Batteries are constructed so there are too many electrons in one material and not enough in another material. The electrons want to balance the electrostatic charge by moving from the material with the excess electrons to the material with the shortage of electrons. However, they cannot because there is no conductive path for them to travel. However, if these two unbalanced materials within the battery are connected together with a conductor, electrical current will flow as the electron moves from the negatively charged area to the positively charged area. When you use a battery, you are allowing electrons to flow from one end of the battery through a conductor and something like a light bulb to the other end of the battery. The battery will work until there is a balance of electrons at both ends of the battery. Caution: you should never connect a conductor to the two ends of a battery without making the electrons pass through something like a light bulb which slows the flow of currents. If the electrons are allowed to flow too fast the conductor will become very hot, and it and the battery may be damaged.
We will discuss how electrical generators use magnetism to create EMF in a coming section. Photovoltaic cells turn light energy from sources like the sun into energy.

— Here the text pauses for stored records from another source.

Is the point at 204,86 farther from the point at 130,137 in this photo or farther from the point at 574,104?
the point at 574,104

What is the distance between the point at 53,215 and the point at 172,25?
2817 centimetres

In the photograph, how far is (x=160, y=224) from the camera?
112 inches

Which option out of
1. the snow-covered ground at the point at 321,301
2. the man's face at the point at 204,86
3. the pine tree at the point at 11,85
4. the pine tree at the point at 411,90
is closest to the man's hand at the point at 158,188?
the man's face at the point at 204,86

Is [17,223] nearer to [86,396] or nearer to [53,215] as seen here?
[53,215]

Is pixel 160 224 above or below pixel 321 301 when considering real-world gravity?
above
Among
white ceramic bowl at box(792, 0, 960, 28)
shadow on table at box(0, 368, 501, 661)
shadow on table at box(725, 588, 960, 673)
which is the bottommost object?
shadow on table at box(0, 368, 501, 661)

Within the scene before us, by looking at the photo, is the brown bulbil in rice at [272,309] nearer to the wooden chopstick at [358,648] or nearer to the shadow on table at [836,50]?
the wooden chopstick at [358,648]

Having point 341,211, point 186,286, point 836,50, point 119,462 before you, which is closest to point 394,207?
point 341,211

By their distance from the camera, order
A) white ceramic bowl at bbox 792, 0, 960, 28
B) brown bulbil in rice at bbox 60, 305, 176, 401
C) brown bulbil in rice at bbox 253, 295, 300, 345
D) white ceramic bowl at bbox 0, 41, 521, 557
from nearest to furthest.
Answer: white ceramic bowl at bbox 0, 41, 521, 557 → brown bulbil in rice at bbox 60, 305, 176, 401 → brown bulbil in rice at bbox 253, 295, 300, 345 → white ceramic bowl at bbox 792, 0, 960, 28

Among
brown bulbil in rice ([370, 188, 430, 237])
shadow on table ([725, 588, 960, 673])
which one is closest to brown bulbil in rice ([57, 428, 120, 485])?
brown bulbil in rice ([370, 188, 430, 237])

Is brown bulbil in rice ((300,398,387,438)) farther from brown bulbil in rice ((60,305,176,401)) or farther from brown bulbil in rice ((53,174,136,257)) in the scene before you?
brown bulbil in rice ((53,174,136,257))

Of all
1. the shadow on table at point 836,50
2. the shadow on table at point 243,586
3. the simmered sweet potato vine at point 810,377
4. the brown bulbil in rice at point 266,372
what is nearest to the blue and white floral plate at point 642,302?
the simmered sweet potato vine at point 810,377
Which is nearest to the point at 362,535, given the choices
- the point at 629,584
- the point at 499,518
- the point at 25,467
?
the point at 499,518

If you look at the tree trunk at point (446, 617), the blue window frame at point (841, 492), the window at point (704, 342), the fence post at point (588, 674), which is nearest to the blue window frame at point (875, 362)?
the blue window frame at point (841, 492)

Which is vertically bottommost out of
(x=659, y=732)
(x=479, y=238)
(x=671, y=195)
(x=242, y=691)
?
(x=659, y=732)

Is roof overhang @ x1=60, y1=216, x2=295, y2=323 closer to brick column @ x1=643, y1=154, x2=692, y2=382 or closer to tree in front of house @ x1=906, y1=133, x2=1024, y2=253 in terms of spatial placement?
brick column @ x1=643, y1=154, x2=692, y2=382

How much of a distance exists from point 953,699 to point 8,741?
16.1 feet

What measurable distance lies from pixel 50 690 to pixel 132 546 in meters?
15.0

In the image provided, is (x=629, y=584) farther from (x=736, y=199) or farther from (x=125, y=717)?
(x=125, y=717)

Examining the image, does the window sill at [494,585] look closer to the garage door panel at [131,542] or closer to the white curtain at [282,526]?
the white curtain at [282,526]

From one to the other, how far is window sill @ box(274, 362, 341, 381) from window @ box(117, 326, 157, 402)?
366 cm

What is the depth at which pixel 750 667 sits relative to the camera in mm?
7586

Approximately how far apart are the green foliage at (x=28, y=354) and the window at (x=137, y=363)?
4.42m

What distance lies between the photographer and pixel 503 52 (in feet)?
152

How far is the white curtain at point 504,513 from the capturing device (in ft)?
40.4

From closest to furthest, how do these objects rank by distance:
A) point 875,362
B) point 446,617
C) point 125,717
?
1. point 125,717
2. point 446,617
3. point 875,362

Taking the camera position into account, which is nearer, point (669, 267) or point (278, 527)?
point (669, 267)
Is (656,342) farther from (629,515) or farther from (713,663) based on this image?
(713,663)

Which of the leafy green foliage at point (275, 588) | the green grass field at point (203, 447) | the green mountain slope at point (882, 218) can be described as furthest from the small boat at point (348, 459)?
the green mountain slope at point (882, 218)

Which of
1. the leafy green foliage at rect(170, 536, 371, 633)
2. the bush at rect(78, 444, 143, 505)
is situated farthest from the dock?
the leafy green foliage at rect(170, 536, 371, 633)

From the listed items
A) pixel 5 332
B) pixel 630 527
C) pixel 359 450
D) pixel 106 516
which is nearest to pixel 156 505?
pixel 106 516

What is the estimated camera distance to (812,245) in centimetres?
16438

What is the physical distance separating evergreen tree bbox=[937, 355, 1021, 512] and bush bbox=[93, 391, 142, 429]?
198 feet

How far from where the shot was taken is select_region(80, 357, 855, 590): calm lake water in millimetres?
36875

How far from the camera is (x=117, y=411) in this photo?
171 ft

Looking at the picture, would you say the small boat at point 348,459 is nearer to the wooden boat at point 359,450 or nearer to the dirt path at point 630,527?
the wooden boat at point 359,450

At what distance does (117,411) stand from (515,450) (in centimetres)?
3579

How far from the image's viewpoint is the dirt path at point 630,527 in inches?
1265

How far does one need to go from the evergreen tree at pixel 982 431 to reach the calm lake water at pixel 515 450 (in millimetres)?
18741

To understand the photovoltaic process you need to know about semiconductors so we will not cover them in this material.
Take this link to learn more about the volt: What is a volt?
How does the amp and the volt work together in electricity?
To understand how voltage and amperage are related, it is sometimes useful to make an analogy with water. Look at the picture here of water flowing in a garden hose. Think of electricity flowing in a wire in the same way as the water flowing in the hose. The voltage causing the electrical current to flow in the wire can be considered the water pressure at the faucet, which causes the water to flow. If we were to increase the pressure at the hydrant, more water would flow in the hose. Similarly, if we increase electrical pressure or voltage, more electrons would flow in the wire.
Does it also make sense that if we were to remove the pressure from the hydrant by turning it off, the water would stop flowing? The same is true with an electrical circuit. If we remove the voltage source, or EMF, no current will flow in the wires.
Another way of saying this is: without EMF, there will be no current. Also, we could say that the free electrons of the atoms move in random directions unless they are pushed or pulled in one direction by an outside force, which we call electromotive force, or EMF.
- EMF is electromotive force. EMF causes the electrons to move in a particular direction.
- EMF is measured in units called volts.